I’ve just been reading the 2008 Survey of New Zealand scientists and technologists which is fascinating reading.
One of the statements participants were asked to comment on was
“It is in the public interest to discourage the dissemination of the views of scientists who do not agree with reigning orthodoxies in scientific issues.”
So how do you think scientists//technologists answered? Most critics of science/supporters of pseudoscience tend to accuse the scientific community of suppressing those with unorthodox ideas.
Well, not in New Zealand, according to this survey. 85.3% of those interviewed disagreed with the idea that unorthodox ideas should be suppressed.
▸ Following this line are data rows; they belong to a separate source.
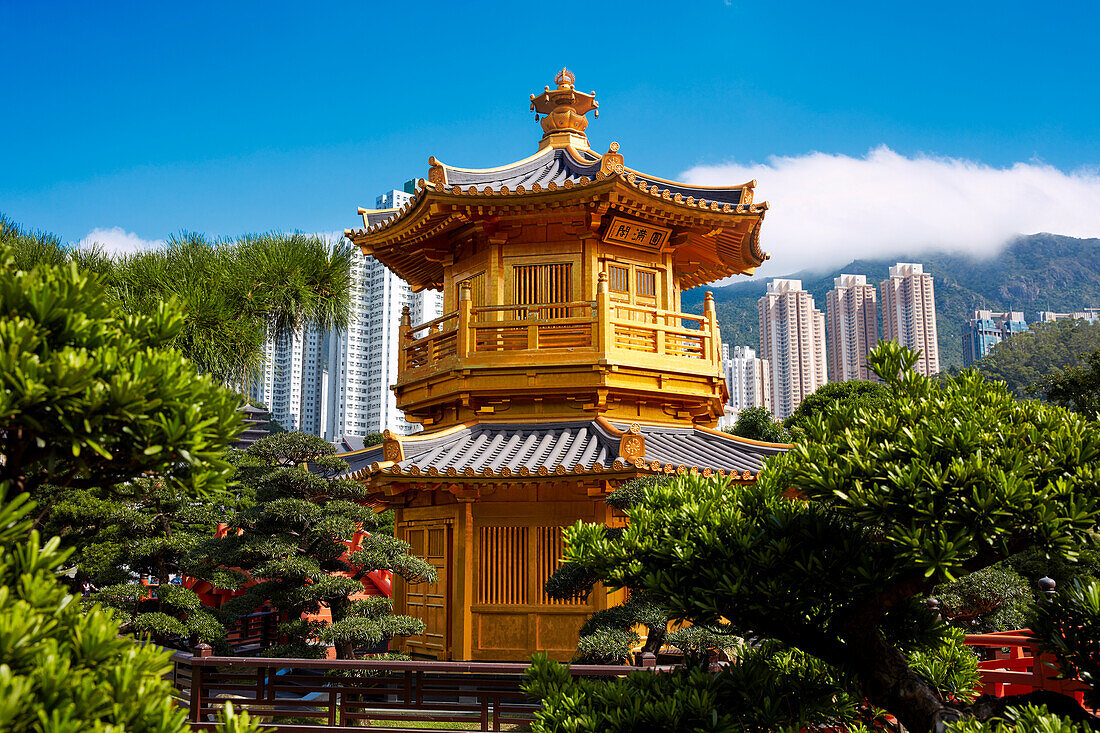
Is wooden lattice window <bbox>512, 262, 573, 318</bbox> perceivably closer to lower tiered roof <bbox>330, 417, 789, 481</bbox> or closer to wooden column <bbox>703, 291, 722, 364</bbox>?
lower tiered roof <bbox>330, 417, 789, 481</bbox>

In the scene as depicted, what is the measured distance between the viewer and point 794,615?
4531mm

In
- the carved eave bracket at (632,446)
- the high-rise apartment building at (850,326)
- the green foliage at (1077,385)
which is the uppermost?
the high-rise apartment building at (850,326)

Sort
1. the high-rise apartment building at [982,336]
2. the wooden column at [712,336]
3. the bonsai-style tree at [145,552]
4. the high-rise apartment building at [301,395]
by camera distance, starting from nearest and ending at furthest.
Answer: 1. the bonsai-style tree at [145,552]
2. the wooden column at [712,336]
3. the high-rise apartment building at [301,395]
4. the high-rise apartment building at [982,336]

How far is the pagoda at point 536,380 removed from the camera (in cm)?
1064

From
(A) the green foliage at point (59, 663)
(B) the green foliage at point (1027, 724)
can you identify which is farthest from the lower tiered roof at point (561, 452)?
(A) the green foliage at point (59, 663)

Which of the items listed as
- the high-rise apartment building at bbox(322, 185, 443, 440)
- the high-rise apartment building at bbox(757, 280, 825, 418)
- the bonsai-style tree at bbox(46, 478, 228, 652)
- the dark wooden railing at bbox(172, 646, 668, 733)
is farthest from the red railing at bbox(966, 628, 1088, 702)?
the high-rise apartment building at bbox(757, 280, 825, 418)

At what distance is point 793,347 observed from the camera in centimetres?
10181

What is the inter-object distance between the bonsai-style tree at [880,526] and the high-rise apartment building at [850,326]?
100 metres

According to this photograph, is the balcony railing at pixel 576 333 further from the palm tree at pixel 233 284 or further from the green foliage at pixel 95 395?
the green foliage at pixel 95 395

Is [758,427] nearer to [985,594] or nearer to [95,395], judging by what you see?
[985,594]

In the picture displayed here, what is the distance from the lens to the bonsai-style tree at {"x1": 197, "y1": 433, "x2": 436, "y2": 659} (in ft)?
30.6

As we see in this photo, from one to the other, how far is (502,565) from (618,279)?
4.57m

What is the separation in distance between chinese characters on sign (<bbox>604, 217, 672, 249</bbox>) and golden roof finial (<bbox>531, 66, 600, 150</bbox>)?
2.90 m

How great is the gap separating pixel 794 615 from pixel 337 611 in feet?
21.6
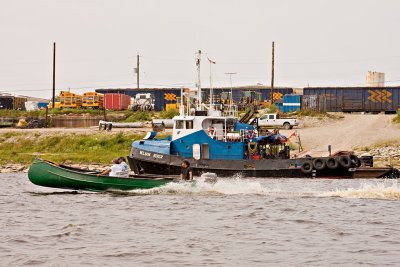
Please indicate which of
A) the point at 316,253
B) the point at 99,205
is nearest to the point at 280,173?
the point at 99,205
The author of the survey commented that:
“It is a valuable insight for the public at large, and for individuals in policy positions, to understand that scientists know the difference between scientific opinions they hold securely and the necessity of entertaining other, possibly contrary, opinions.
… The results of this question point to the profound respect that New Zealand scientists have for open dialogue on controversial issues”
Professor Jack Sommer
This does not mean that scientists will accept any unorthodox view. On the contrary, the scientific method only allows us to consider views which match the evidence. The whole idea of science is not to suppress unorthodox views but rather to pull any view (whether it is orthodox or not) out into the blazing spotlight of the scientific method to see whether it holds up under careful scrutiny of the evidence which supposedly supports it.
This is where many of those who support pseudoscientific views get confused. They interpret the dissection of a treasured belief, to expose the inconsistencies and lack of supporting evidence as suppression, when it is in fact, the simple application of the scientific method.